### DOCUMENT EXCERPT:
◆ ◆ ◆ ◆ ◆

Many customers who jammed into the new Whole Foods Market Detroit the morning of its debut exuded a kind of mass glee: the release of years-long frustration of having to go to the suburbs to shop at a national grocer.
I lived in Detroit for two years, and at least every other week we had to drive 11 miles north to get to a Trader Joes. There are some things that you just couldn't find in the city. It seems almost sad that a grocery store can elicit such a response, but this is going to affect a large number of people. I would have been at this store every week.
Heck yes it is. I go shopping for two weeks worth of groceries at Meijer for less than a hundred bucks. I go to Whole Foods for a loaf of bread, get to the register with that and a few other items to fill one brown paper bag and it's like $80 every time. I don't even have the makings of a full meal in there half the time. I am always puzzled when I walk out of there it seems. I will say this though, everything from there is pretty amazing. The difference is palpable from produce to breads to selection on just about every food category.

◆ ◆ ◆ ◆ ◆

### WHAT YOU WILL DO:
1 > Decide whether each statement agrees with the Whole Foods Detroit passage, and answer yes or no for each one, quoting the words from the passage that settle it: (a) The writer who lived in Detroit drove north about every other week to reach a Trader Joes. (b) Two weeks of groceries at Meijer cost more than a hundred dollars. (c) One bag from Whole Foods usually comes to about $80.
2 > According to the Whole Foods Detroit passage, where did people have to go to shop at a national grocer?
The rows that come next have no connection to the Whole Foods Detroit passage.

Spatial grounding data:
◆ ◆ ◆ ◆ ◆

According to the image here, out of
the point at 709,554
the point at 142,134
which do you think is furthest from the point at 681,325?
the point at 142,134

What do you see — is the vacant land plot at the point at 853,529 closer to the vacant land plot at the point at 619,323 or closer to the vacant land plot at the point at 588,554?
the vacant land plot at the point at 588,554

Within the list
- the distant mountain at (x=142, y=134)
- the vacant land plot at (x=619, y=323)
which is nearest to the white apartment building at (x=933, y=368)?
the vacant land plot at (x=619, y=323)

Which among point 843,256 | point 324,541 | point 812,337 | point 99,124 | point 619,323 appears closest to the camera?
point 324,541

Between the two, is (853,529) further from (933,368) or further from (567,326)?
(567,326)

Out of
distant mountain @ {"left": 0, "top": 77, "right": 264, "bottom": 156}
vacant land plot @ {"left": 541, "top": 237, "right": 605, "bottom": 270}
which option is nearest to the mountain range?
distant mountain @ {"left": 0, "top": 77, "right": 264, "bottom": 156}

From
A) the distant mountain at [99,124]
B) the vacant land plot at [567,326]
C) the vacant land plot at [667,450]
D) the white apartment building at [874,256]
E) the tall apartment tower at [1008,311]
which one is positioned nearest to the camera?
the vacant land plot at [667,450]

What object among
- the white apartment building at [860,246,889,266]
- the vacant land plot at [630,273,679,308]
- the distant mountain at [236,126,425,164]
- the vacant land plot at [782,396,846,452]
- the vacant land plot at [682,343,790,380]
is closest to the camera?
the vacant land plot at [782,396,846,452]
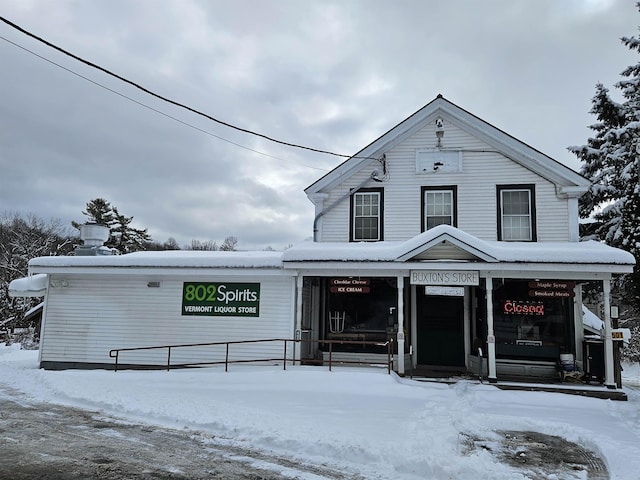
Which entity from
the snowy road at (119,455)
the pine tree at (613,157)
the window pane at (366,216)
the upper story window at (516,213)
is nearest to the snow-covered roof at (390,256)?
the upper story window at (516,213)

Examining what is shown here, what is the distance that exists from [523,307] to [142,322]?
38.1 feet

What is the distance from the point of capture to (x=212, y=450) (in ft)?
22.1

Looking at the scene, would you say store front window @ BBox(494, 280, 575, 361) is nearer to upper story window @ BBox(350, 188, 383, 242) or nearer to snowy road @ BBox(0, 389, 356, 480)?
upper story window @ BBox(350, 188, 383, 242)

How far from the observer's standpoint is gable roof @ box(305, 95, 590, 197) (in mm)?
13977

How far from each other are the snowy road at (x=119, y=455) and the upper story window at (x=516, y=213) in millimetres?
10649

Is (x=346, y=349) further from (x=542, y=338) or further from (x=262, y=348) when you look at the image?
(x=542, y=338)

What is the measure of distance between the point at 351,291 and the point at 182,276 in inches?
210

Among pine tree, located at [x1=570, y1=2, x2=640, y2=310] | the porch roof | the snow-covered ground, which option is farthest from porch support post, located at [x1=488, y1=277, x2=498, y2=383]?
pine tree, located at [x1=570, y1=2, x2=640, y2=310]

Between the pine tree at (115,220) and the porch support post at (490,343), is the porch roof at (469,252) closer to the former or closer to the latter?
the porch support post at (490,343)

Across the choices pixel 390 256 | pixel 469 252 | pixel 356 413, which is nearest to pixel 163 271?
pixel 390 256

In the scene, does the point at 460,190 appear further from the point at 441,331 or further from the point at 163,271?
the point at 163,271

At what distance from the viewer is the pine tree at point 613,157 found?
20562mm

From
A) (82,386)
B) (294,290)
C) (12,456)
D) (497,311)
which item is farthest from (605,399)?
(82,386)

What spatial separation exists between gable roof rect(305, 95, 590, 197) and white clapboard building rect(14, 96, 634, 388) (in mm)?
33
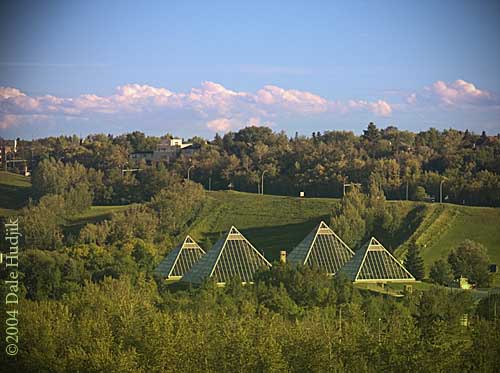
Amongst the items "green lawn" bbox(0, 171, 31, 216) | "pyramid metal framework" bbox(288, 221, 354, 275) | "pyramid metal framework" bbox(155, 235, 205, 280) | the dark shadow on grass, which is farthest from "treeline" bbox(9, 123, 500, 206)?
"pyramid metal framework" bbox(155, 235, 205, 280)

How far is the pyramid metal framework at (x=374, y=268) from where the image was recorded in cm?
5147

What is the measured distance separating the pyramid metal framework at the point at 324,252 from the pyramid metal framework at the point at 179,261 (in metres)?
5.29

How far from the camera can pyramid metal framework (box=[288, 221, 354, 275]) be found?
179 ft

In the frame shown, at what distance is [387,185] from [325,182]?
6562 millimetres

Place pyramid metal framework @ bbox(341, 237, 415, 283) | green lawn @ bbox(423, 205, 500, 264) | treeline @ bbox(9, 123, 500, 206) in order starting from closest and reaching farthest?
pyramid metal framework @ bbox(341, 237, 415, 283) → green lawn @ bbox(423, 205, 500, 264) → treeline @ bbox(9, 123, 500, 206)

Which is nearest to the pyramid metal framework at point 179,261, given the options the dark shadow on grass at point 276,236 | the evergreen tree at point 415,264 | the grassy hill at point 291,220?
the grassy hill at point 291,220

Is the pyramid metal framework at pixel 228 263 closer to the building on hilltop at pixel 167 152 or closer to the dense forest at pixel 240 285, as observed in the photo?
the dense forest at pixel 240 285

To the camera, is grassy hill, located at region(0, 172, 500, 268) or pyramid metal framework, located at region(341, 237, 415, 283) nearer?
pyramid metal framework, located at region(341, 237, 415, 283)

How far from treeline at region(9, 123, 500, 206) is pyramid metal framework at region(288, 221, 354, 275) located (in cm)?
2134

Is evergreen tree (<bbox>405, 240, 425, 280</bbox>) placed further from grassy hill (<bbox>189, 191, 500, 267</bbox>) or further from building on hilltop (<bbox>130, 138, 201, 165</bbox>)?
building on hilltop (<bbox>130, 138, 201, 165</bbox>)

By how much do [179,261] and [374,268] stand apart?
35.4ft

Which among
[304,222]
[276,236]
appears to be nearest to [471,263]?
[276,236]

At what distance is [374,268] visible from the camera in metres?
51.9

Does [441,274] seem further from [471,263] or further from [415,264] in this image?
[415,264]
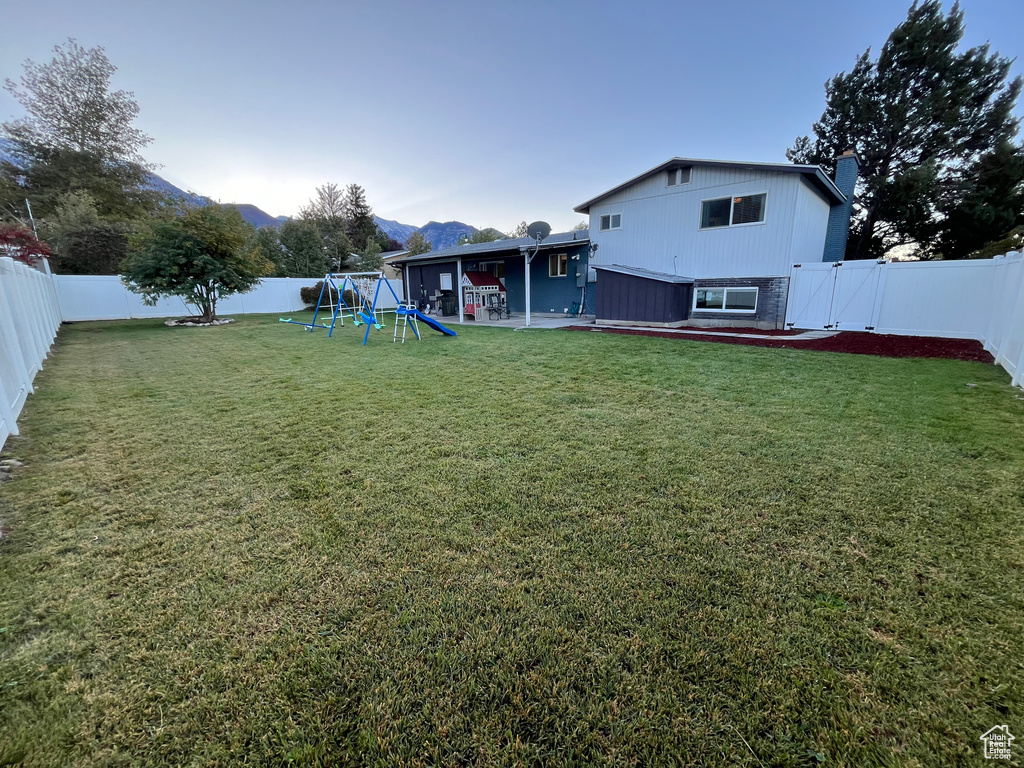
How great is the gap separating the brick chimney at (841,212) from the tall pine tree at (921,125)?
667 cm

◆ ◆ ◆ ◆ ◆

### RESPONSES TO THE EXERCISE:
1 >
(a) Yes: "at least every other week we had to drive 11 miles north to get to a Trader Joes."
(b) No: "I go shopping for two weeks worth of groceries at Meijer for less than a hundred bucks."
(c) Yes: "it's like $80 every time."

2 > To the suburbs.